Il “de profundis” di Bertinotti: “Il Pd è morto: dovrebbe sciogliersi. La Meloni ha archiviato il dopoguerra”
È impietoso il giudizio che il vecchio leader della sinistra, Fausto Bertinotti, dà dell’attuale sinistra e in particolar modo del Pd, al quale consiglia l’autoscioglimento. “Il Pd è un corpo privo di vita, e lo si vede più che per altri. Impropriamente, è stata attribuita a quel partito l’eredità di una grande storia, mentre al contrario, fin dalla definizione del nome, ha consumato una rottura con le battaglie operaie. E questa rottura non l’hanno mai rielaborata”, dice in una lunga intervista alla Verità. Bertinotti, molto critico sull’atteggiamento dell’Europa sulla guerra in Ucraina, lo è ancor di più con la sua parte politica. A cominciare dalle lotte per i diritti civili e ambientali. “Mi faccia l’esempio di una lotta condotta in Italia dalle forze del centrosinistra in favore di un diritto della persona: non hanno portato a casa nulla. Perché sono timidi, incerti, non sono mica Pannella. La massima secondo cui, abbandonata la lotta di classe, i comunisti sarebbero diventati un partito radicale di massa è fallita. Oggi il centrosinistra non è radicale: e men che meno di massa, visto che corrono il rischio di sparire”. Di Giorgia Meloni Bertinotti ha ricordo giovanile, apprezza la sua passione, anche se oggi sarebbe stata una sua avversaria: “Vederla al governo è la dimostrazione che il dopoguerra è stato archiviato”.
Bertinotti e il Pd che ha sbagliato tutto
L’ex leader di Rifondazione comunista non digerisce le scelte passate del Pd, soprattutto quelle che lo hanno “condannato”, si fa per dire, a stare sempre al governo. “Questa è la vera prigione in cui si è rinchiuso il Pd: la prigione del governo. Sono propensi a sostituire qualunque idea, pur di fare ingresso al governo. E non a caso negli ultimi anni sono entrati in qualsiasi governo. Tutto ciò che resta di democratico nel Pd è questo: il voto elettorale, nella speranza di governare. E il futuro? La scissione? Bertinotti si augura di no, e lui se ne intende. “La scissione è quella che negli anni Venti vide nascere il Partito comunista italiano, e poi quella di Saragat a Palazzo Barberini, e poi quella dello Psiup, e poi quella seguita allo scioglimento del Pci. La scissione rompe amicizie, spezza unità familiari, provoca rotture che segnano vite. Insomma, per fare una scissione serve una ragione forte. Ma oggi come si fa a scindere una cosa che non esiste?”, si chiede Bertinotti.
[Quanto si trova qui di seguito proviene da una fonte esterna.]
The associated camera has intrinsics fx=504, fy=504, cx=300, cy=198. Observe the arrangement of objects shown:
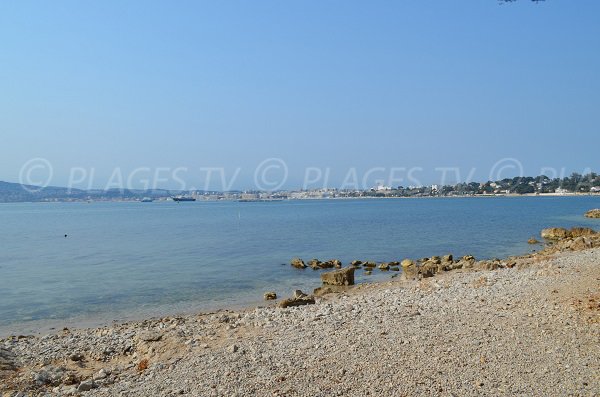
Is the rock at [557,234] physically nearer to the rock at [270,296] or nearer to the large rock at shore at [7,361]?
the rock at [270,296]

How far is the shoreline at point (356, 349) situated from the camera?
724 centimetres

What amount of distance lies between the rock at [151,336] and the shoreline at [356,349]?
0.04 metres

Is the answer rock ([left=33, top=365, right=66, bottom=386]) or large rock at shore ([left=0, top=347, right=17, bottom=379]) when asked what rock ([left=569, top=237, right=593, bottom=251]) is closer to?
rock ([left=33, top=365, right=66, bottom=386])

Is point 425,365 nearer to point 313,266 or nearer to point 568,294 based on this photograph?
point 568,294

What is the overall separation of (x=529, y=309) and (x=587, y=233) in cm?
3145

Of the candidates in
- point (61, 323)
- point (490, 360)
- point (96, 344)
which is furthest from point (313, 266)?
point (490, 360)

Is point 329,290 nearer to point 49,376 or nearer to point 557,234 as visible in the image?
point 49,376

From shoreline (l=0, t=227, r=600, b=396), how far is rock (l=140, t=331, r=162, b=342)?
4 cm

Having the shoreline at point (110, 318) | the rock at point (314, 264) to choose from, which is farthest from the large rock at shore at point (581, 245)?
the shoreline at point (110, 318)

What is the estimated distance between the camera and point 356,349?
8.73 m

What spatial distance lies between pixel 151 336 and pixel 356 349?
219 inches

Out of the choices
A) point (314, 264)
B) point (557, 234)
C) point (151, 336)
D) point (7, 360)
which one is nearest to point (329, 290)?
point (314, 264)

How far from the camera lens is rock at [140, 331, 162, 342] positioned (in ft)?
38.1

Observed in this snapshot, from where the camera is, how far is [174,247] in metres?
40.7
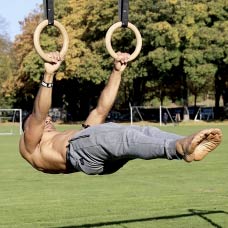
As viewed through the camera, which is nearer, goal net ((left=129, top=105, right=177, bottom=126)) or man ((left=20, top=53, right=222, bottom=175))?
man ((left=20, top=53, right=222, bottom=175))

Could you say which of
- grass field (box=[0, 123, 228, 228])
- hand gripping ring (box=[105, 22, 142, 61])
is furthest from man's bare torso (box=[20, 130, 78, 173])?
grass field (box=[0, 123, 228, 228])

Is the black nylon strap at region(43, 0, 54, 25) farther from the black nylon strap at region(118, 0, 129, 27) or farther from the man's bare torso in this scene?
the man's bare torso

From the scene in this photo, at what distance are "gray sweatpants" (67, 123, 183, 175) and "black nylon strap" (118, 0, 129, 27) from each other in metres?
1.51

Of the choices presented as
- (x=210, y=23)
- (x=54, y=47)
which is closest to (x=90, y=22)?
(x=54, y=47)

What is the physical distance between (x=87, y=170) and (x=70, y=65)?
50.0m

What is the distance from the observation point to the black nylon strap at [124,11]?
25.0 feet

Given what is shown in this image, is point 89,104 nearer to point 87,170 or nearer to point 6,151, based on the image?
point 6,151

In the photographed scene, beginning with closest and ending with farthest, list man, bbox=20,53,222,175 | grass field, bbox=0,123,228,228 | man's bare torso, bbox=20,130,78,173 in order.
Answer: man, bbox=20,53,222,175 < man's bare torso, bbox=20,130,78,173 < grass field, bbox=0,123,228,228

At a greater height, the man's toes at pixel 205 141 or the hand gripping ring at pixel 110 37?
the hand gripping ring at pixel 110 37

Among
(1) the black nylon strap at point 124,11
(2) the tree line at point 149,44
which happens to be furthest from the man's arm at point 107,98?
(2) the tree line at point 149,44

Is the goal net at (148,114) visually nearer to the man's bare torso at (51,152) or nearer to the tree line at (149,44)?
the tree line at (149,44)

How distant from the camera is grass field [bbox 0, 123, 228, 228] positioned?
11492 mm

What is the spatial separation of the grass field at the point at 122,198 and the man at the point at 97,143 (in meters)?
3.39

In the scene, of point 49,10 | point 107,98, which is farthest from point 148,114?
point 49,10
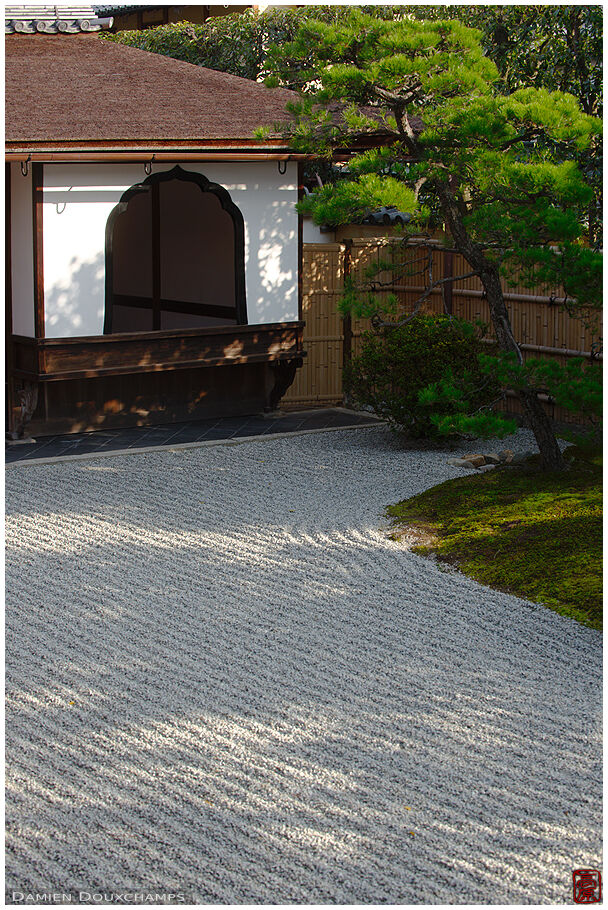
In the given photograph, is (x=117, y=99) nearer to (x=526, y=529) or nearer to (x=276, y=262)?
(x=276, y=262)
Il futuro dei Democratici? La rifondazione…
“Purtroppo il Pd rischia un lungo declino fino all’irrilevanza totale. Invece sarebbe stata un’operazione coraggiosissima quella dell’autoscioglimento. Io l’avrei dichiarato più meno così: ‘Noi siamo politicamente insignificanti nel Paese, ma sciogliendoci rimettiamo in circolo la passione politica delle persone perbene. Per una vera rifondazione, una necessità, visto che la sinistra è uscita sconfitta dal Novecento. Io la vedo come una rinascita. Per rinascere, però, devi prima renderti conto che sei morto”. Durissimo anche il giudizio sui leader emergenti del Pd, Bonaccini e Schlein. “Ho un’antica propensione a evitare le valutazioni sui nomi. Questi però mi dicono pochissimo. Per giunta sono in continuità con il passato. Non esiste in Italia un vero elemento di rinascita: per essere tale, deve necessariamente muoversi fuori dai vecchi binari. Melenchon in Francia non è una costola del partito socialista. Podemos nasce dagli indignados che si muovono fuori e contro i partiti esistenti. La lezione europea è questa: la nuova sinistra non può nascere in continuità con la vecchia…”, conclude Bertinotti alla Verità.